Within this material, find every line where the string "experiment" appears, and copy it out.

■ **The records**:
------

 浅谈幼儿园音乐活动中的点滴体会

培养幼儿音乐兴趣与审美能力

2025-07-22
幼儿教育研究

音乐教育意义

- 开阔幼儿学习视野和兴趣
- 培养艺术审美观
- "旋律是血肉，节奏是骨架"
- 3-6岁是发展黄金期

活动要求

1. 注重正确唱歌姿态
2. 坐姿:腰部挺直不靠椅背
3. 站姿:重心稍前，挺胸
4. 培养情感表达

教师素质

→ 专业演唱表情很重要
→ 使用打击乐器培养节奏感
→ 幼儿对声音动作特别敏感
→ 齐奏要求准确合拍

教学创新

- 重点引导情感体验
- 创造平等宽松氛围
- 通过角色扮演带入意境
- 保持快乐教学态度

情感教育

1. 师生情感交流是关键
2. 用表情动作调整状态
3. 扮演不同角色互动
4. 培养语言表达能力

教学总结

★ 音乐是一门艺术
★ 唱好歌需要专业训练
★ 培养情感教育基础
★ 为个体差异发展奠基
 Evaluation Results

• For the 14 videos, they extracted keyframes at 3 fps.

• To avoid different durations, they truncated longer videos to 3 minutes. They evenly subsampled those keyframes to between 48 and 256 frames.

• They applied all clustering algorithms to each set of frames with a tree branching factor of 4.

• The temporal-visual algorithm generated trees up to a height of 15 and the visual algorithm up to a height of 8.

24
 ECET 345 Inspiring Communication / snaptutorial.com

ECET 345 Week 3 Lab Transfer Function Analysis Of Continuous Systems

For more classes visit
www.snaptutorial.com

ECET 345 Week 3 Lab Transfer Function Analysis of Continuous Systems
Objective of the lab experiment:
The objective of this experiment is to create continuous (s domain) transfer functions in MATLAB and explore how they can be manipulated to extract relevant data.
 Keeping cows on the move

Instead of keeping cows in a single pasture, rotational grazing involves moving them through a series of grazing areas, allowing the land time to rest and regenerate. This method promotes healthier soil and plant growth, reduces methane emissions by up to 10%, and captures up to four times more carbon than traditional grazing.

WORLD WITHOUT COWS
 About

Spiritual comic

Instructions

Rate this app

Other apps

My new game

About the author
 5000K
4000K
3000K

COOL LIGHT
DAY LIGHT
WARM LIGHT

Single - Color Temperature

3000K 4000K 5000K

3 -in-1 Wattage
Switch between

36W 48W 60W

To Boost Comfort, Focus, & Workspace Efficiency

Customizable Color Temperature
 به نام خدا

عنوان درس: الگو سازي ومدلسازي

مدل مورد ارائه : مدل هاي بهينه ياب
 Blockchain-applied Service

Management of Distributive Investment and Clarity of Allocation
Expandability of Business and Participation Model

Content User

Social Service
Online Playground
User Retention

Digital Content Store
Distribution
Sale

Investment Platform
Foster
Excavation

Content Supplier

------

■ **Answer section**:
Objective of the lab experiment:
The objective of this experiment is to create continuous (s domain) transfer functions in MATLAB and explore how they can be manipulated to extract relevant data.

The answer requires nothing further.